- Consegna scritta 1 -
Rispondi a queste domande sul testo sul blocco navale delle petroliere venezuelane:
(a) Su quale social Trump ha dato l'annuncio?
(b) Verso quale paese era diretta l'imbarcazione assaltata qualche giorno prima?
(c) Quale paese è indicato come principale acquirente del petrolio venezuelano?
- Consegna scritta 2 -
Scrivi il seguito del testo sul blocco navale delle petroliere venezuelane, riprendendo dopo la sua ultima frase.

Martedì sera, sul social Truth, il presidente statunitense Donald Trump ha annunciato di aver ordinato il blocco navale di tutte le petroliere venezuelane sanzionate, da e verso il paese sudamericano. Dopo l’assalto piratesco di qualche giorno fa verso un’altra imbarcazione, che era diretta verso Cuba, il tycoon decide di fare un passo ulteriore apertamente illegale per strozzare il socialismo bolivariano di Caracas.
Illegale perché le sanzioni stelle-e-strisce sono iniziative unilaterali riconosciute dal diritto internazionale come “atti di guerra”, che mietono vittime quasi quanto un attacco militare, usati come in questo caso per imporre politiche imperiali – e un regime change – senza impegnare direttamente boots on the ground i propri militari. Ma il messaggio è diretto anche verso la Cina, principale acquirente del petrolio venezuelano, che rappresenta anche un’entrata fondamentale delle finanze pubbliche.

- Righe del dataset -
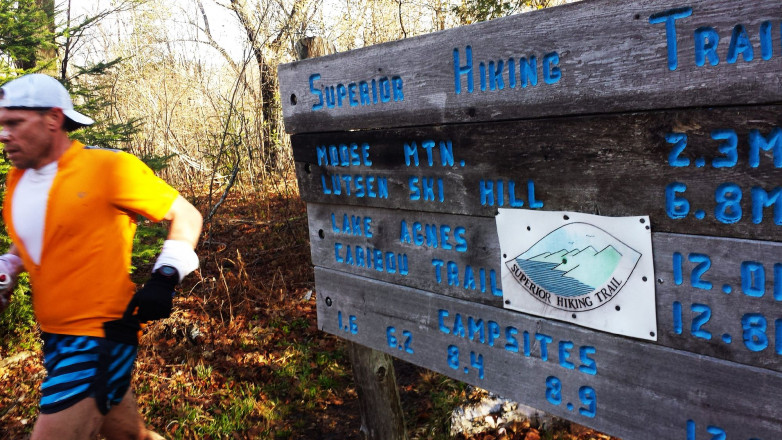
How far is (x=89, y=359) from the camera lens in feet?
8.89

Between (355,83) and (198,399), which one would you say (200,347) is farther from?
(355,83)

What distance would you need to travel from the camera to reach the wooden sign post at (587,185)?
1.53 m

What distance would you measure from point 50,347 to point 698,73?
2.96 m

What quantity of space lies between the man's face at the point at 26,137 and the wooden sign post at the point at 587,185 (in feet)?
4.50

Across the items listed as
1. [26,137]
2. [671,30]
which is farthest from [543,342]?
[26,137]

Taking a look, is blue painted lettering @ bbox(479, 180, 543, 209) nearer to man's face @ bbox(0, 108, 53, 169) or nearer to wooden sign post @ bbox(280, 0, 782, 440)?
wooden sign post @ bbox(280, 0, 782, 440)

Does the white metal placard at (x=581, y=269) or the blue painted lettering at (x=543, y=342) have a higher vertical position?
the white metal placard at (x=581, y=269)

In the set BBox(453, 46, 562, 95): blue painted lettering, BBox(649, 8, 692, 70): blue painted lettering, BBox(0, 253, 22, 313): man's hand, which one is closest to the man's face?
BBox(0, 253, 22, 313): man's hand

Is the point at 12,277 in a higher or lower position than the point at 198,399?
higher

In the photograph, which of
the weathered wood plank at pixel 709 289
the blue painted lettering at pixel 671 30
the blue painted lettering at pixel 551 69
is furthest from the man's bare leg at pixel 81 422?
the blue painted lettering at pixel 671 30

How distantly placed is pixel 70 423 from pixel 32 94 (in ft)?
5.10

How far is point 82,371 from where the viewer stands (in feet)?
8.80

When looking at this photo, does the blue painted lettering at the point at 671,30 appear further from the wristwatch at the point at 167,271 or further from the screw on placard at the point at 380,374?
the screw on placard at the point at 380,374

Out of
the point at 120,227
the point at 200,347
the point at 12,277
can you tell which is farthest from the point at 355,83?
the point at 200,347
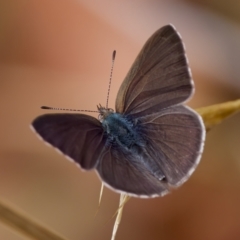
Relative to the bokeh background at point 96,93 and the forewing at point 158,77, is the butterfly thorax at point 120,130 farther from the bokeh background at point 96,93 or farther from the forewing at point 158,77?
the bokeh background at point 96,93

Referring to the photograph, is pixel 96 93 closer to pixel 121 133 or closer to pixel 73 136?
pixel 121 133

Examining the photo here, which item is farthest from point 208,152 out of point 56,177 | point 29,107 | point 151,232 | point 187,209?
point 29,107

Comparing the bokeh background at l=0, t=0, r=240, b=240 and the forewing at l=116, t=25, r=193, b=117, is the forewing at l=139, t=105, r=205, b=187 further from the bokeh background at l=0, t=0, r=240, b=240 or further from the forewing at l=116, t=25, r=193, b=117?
the bokeh background at l=0, t=0, r=240, b=240

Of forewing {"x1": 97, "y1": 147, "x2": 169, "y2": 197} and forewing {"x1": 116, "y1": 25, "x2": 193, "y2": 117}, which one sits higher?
forewing {"x1": 116, "y1": 25, "x2": 193, "y2": 117}

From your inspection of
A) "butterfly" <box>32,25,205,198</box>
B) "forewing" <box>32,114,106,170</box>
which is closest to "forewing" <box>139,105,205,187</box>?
"butterfly" <box>32,25,205,198</box>

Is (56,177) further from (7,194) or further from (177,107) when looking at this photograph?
(177,107)

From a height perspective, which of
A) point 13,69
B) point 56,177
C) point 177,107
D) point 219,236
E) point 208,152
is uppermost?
point 13,69

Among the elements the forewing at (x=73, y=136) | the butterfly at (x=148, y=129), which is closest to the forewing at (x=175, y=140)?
the butterfly at (x=148, y=129)

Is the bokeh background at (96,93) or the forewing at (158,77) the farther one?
the bokeh background at (96,93)
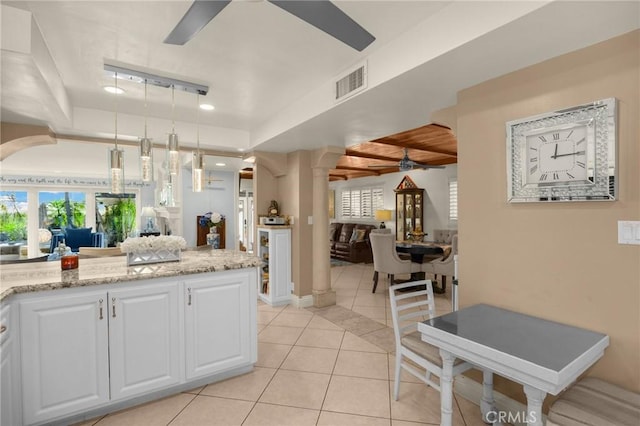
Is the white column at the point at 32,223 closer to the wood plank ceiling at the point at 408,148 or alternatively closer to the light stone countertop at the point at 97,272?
the light stone countertop at the point at 97,272

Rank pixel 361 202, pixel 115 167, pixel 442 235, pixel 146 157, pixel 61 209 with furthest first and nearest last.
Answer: pixel 361 202
pixel 61 209
pixel 442 235
pixel 146 157
pixel 115 167

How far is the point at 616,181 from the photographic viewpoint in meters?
1.58

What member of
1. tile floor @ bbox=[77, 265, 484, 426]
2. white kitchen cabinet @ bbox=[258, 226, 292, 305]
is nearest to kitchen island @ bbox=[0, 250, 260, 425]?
tile floor @ bbox=[77, 265, 484, 426]

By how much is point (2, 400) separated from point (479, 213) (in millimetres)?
3052

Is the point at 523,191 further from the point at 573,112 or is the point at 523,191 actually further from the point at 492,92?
the point at 492,92

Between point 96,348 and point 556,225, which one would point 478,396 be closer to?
point 556,225

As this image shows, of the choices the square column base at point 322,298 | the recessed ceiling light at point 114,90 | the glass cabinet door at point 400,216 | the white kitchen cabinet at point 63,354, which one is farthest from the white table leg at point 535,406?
the glass cabinet door at point 400,216

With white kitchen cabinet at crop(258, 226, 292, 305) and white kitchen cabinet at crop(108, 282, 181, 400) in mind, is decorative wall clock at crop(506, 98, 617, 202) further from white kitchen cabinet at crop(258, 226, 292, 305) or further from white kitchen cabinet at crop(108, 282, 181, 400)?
white kitchen cabinet at crop(258, 226, 292, 305)

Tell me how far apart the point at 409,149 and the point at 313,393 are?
4134 mm

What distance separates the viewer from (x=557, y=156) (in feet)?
5.91

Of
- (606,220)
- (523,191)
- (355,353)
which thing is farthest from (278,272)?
(606,220)

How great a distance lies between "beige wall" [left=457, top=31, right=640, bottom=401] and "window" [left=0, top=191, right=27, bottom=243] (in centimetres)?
946

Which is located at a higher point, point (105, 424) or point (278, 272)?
point (278, 272)

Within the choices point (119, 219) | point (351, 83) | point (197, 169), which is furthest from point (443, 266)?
point (119, 219)
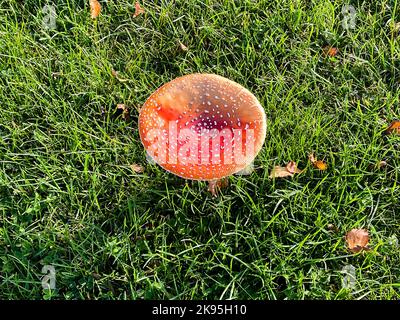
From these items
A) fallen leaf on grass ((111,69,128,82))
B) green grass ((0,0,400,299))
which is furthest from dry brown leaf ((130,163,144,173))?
fallen leaf on grass ((111,69,128,82))

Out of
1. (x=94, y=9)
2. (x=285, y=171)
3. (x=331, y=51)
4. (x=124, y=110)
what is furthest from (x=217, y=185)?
(x=94, y=9)

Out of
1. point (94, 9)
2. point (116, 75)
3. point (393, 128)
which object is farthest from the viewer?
point (94, 9)

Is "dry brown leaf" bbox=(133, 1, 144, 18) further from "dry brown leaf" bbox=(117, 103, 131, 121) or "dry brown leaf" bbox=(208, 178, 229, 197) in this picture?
"dry brown leaf" bbox=(208, 178, 229, 197)

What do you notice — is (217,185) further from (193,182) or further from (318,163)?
(318,163)

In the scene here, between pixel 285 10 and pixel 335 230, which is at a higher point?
pixel 285 10
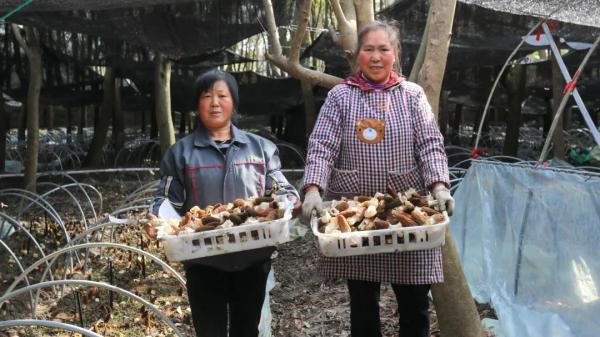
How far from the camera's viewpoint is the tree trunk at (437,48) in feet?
10.2

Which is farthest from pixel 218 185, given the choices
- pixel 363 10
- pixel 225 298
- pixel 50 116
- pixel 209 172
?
pixel 50 116

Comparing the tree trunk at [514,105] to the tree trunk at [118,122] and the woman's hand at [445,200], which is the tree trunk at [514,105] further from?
the woman's hand at [445,200]

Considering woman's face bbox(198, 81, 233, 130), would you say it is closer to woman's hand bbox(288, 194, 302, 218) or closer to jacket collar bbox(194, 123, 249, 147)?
jacket collar bbox(194, 123, 249, 147)

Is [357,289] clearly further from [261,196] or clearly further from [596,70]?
[596,70]

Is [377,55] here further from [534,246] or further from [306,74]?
[534,246]

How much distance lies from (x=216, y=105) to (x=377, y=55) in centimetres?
66

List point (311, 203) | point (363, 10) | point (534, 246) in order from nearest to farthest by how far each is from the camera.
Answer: point (311, 203) < point (363, 10) < point (534, 246)

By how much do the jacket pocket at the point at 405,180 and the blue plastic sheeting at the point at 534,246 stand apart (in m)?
1.19

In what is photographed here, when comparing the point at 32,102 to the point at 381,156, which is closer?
the point at 381,156

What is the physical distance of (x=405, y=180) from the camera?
2439mm

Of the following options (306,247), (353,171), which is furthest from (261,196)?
(306,247)

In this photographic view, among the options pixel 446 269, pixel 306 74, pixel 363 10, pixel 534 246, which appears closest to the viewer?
pixel 446 269

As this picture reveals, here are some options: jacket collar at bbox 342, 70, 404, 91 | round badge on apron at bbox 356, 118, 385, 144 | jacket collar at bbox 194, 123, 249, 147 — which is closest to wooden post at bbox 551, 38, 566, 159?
jacket collar at bbox 342, 70, 404, 91

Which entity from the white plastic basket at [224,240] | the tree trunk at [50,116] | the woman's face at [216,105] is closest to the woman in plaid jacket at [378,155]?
the white plastic basket at [224,240]
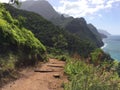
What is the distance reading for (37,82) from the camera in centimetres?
1248

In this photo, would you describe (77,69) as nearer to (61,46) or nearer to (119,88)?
(119,88)

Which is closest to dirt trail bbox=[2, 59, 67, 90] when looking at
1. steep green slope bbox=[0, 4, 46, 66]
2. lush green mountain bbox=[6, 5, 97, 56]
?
steep green slope bbox=[0, 4, 46, 66]

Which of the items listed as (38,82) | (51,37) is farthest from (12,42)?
(51,37)

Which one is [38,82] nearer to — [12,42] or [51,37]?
[12,42]

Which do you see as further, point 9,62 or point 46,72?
point 46,72

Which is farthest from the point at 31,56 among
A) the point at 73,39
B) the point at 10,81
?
the point at 73,39

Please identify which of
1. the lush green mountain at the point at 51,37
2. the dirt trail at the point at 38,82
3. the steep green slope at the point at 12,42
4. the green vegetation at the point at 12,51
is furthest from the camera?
the lush green mountain at the point at 51,37

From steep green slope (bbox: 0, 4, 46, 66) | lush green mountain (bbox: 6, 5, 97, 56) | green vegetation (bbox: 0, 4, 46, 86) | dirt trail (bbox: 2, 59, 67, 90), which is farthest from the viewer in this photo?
lush green mountain (bbox: 6, 5, 97, 56)

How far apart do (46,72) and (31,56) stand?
2057mm

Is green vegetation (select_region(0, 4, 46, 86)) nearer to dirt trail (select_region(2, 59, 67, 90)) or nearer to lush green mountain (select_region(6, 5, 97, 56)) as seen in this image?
dirt trail (select_region(2, 59, 67, 90))

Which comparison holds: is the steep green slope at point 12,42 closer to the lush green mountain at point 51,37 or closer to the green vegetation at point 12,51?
the green vegetation at point 12,51

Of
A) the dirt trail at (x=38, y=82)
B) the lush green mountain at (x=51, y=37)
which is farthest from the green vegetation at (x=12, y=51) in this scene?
the lush green mountain at (x=51, y=37)

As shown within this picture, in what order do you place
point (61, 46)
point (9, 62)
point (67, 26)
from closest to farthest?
point (9, 62), point (61, 46), point (67, 26)

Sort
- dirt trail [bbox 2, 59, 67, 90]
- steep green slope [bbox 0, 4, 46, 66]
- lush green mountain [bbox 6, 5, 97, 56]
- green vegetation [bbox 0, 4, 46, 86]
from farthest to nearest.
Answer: lush green mountain [bbox 6, 5, 97, 56]
steep green slope [bbox 0, 4, 46, 66]
green vegetation [bbox 0, 4, 46, 86]
dirt trail [bbox 2, 59, 67, 90]
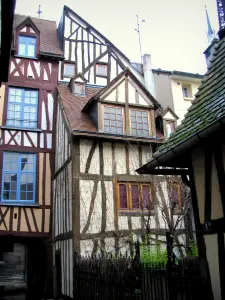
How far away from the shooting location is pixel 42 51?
1434 cm

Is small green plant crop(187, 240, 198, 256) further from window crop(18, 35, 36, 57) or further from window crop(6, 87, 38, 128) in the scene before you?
window crop(18, 35, 36, 57)

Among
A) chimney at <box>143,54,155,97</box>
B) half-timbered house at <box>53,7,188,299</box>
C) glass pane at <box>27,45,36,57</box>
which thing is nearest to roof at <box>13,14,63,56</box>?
glass pane at <box>27,45,36,57</box>

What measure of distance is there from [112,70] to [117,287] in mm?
11093

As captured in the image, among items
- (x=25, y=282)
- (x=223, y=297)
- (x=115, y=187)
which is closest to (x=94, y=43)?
(x=115, y=187)

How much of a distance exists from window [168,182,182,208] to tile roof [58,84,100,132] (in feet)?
10.6

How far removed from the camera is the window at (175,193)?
10.8m

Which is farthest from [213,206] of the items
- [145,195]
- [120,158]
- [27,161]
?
[27,161]

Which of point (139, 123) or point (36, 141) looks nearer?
point (139, 123)

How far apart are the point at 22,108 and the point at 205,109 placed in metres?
9.85

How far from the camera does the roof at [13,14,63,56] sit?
583 inches

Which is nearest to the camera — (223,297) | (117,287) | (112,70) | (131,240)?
(223,297)

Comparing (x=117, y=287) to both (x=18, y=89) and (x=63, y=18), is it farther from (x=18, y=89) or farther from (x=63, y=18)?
(x=63, y=18)

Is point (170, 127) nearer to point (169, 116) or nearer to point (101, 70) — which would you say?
point (169, 116)

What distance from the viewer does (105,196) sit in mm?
10938
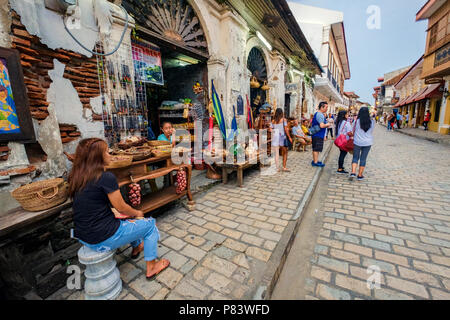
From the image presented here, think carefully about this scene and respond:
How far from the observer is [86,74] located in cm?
328

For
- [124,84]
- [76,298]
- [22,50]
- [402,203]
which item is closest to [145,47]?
[124,84]

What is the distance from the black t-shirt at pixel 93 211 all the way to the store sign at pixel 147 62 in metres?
3.24

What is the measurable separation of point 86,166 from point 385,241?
402cm

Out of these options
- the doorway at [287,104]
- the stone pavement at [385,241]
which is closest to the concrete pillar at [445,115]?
the doorway at [287,104]

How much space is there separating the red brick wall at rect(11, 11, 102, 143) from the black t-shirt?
1757 millimetres

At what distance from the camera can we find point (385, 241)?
2.87 m

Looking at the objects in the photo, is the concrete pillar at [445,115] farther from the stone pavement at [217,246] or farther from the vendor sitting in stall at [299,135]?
the stone pavement at [217,246]

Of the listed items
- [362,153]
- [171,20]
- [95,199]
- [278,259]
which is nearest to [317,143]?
[362,153]

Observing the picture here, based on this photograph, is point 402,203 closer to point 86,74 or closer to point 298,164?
point 298,164

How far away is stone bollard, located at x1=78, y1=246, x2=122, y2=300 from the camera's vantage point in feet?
6.11

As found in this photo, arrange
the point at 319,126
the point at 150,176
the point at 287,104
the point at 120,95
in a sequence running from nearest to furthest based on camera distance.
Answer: the point at 150,176 < the point at 120,95 < the point at 319,126 < the point at 287,104

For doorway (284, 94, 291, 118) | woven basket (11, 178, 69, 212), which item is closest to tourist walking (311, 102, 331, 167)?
woven basket (11, 178, 69, 212)

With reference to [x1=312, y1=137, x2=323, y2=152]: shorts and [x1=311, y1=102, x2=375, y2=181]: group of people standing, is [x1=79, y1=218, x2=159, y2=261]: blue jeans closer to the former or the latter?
[x1=311, y1=102, x2=375, y2=181]: group of people standing

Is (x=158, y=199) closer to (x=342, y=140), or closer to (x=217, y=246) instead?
(x=217, y=246)
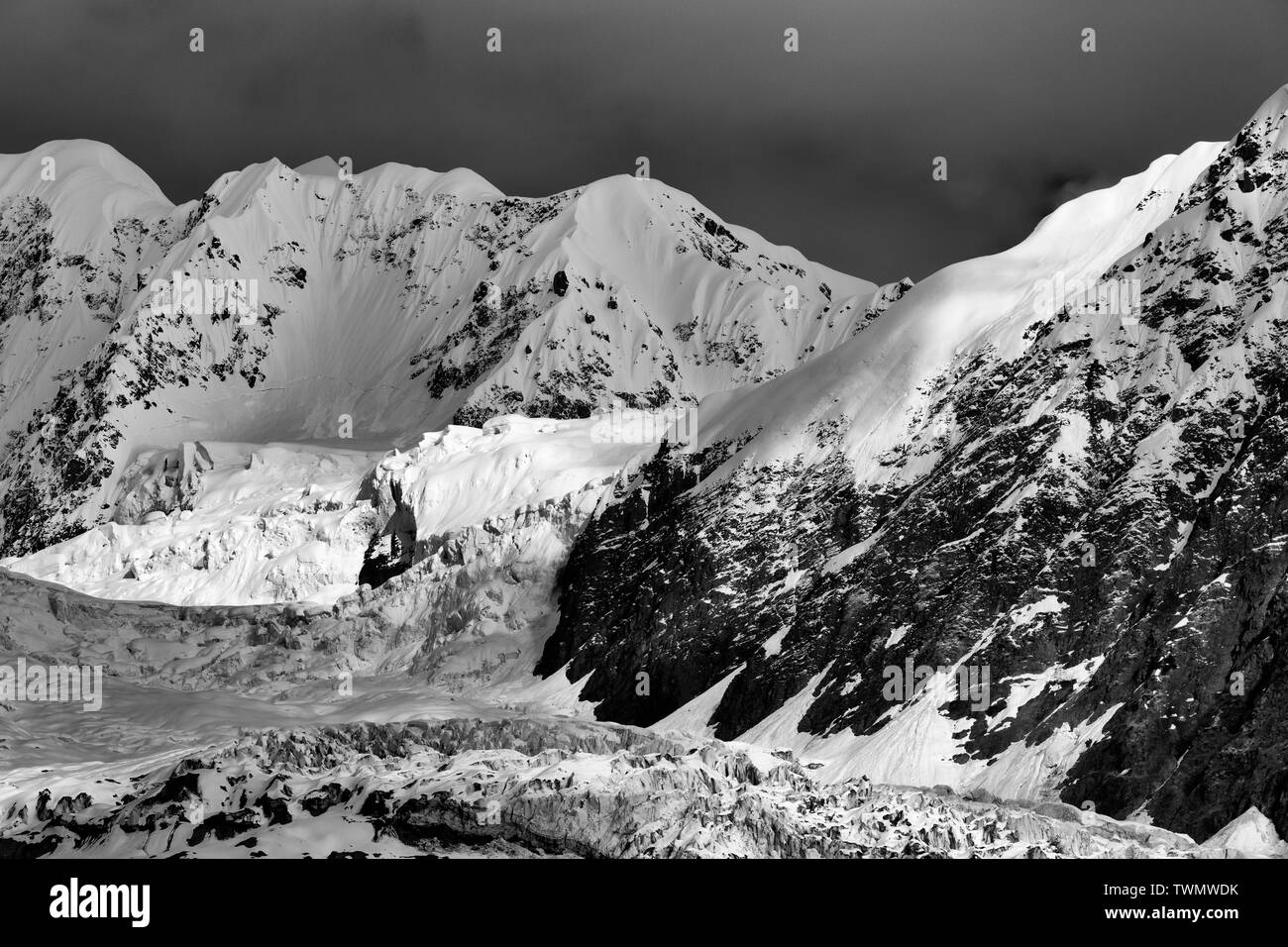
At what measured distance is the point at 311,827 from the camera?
592ft
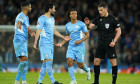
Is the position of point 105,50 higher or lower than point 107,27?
lower

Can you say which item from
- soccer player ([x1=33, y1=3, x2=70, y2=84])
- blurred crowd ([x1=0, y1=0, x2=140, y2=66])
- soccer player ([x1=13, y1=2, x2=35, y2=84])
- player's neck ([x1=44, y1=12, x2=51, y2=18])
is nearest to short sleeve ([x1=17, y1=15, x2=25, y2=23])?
soccer player ([x1=13, y1=2, x2=35, y2=84])

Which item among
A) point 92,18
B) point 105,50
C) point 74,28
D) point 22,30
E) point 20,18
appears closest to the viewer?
point 20,18

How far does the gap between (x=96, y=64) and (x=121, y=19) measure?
12436 mm

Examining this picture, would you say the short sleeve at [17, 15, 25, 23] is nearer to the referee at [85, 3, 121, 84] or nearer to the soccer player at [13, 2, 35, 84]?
the soccer player at [13, 2, 35, 84]

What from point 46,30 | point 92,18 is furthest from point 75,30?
point 92,18

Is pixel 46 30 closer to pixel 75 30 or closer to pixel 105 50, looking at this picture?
pixel 75 30

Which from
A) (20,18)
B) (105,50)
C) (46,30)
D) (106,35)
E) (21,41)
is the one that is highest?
(20,18)

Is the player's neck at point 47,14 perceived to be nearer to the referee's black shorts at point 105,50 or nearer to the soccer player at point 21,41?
the soccer player at point 21,41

- Risposta corretta 1 -
(a) Su Truth.
(b) Verso Cuba.
(c) La Cina.

- Risposta corretta 2 -
La tesi senza prove portata fin qui da Washington a giustificazione dell’escalation è che il presidente venezuelano Nicolás Maduro sarebbe alla guida del “Cartel de los Soles”, organizzazione di narcotrafficanti designata come terroristica dagli States, e che tramite i proventi del petrolio la dirigenza bolivariana abbia finanziato terrorismo, traffici di droga e tratta di esseri umani. Peccato che quel cartello non esista (non è citato in nessuna indagine dell’Onu in materia) e che il Venezuela sia riconosciuto come particolarmente attivvo nella repressione del traffico di stupefacenti.
Due giorni fa, però, Trump ha cambiato “giustificazione” dichiarando che il blocco nei confronti dei venezuelani continuerà “fino a quando non restituiranno agli Stati Uniti d’America tutto il petrolio, la terra e gli altri beni che ci hanno precedentemente rubato“. Accusa sorprendente, certamente. Come può il petrolio presente in un paese sovrano essere “di prropietà” di un altro, peraltro a qualche migliaio di km di distanza?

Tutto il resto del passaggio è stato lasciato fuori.